## Assignment
The answer must be the full listing, repeated word for word.

• • • •

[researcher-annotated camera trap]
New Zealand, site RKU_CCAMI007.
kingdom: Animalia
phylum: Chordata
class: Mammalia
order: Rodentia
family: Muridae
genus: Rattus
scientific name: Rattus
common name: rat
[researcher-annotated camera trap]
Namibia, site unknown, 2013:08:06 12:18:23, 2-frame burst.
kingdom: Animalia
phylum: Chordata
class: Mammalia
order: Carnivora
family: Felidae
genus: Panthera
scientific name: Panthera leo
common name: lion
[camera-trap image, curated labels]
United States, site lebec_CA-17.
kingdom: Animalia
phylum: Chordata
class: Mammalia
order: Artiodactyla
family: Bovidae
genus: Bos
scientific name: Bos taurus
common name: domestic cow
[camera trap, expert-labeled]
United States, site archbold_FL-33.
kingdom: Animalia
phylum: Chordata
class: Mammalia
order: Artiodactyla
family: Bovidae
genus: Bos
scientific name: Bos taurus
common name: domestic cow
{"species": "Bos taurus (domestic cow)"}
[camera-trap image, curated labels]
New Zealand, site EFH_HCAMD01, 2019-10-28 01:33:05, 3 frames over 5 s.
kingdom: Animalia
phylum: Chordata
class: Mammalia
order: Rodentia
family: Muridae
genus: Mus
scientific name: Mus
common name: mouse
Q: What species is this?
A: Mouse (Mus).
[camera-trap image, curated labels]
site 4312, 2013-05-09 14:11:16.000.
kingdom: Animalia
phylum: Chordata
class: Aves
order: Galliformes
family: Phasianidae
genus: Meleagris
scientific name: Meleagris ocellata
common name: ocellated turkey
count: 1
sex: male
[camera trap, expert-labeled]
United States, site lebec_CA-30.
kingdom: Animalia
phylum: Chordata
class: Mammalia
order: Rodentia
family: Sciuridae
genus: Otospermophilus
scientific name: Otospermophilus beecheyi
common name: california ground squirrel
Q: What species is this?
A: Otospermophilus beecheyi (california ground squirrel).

• • • •

## Response for this exercise
[researcher-annotated camera trap]
New Zealand, site RKU_CCAMI007.
kingdom: Animalia
phylum: Chordata
class: Mammalia
order: Rodentia
family: Muridae
genus: Rattus
scientific name: Rattus
common name: rat
[researcher-annotated camera trap]
Namibia, site unknown, 2013:08:06 12:18:23, 2-frame burst.
kingdom: Animalia
phylum: Chordata
class: Mammalia
order: Carnivora
family: Felidae
genus: Panthera
scientific name: Panthera leo
common name: lion
[camera-trap image, curated labels]
United States, site lebec_CA-17.
kingdom: Animalia
phylum: Chordata
class: Mammalia
order: Artiodactyla
family: Bovidae
genus: Bos
scientific name: Bos taurus
common name: domestic cow
[camera trap, expert-labeled]
United States, site archbold_FL-33.
kingdom: Animalia
phylum: Chordata
class: Mammalia
order: Artiodactyla
family: Bovidae
genus: Bos
scientific name: Bos taurus
common name: domestic cow
{"species": "Bos taurus (domestic cow)"}
[camera-trap image, curated labels]
New Zealand, site EFH_HCAMD01, 2019-10-28 01:33:05, 3 frames over 5 s.
kingdom: Animalia
phylum: Chordata
class: Mammalia
order: Rodentia
family: Muridae
genus: Mus
scientific name: Mus
common name: mouse
Q: What species is this?
A: Mouse (Mus).
[camera-trap image, curated labels]
site 4312, 2013-05-09 14:11:16.000.
kingdom: Animalia
phylum: Chordata
class: Aves
order: Galliformes
family: Phasianidae
genus: Meleagris
scientific name: Meleagris ocellata
common name: ocellated turkey
count: 1
sex: male
[camera trap, expert-labeled]
United States, site lebec_CA-30.
kingdom: Animalia
phylum: Chordata
class: Mammalia
order: Rodentia
family: Sciuridae
genus: Otospermophilus
scientific name: Otospermophilus beecheyi
common name: california ground squirrel
Q: What species is this?
A: Otospermophilus beecheyi (california ground squirrel).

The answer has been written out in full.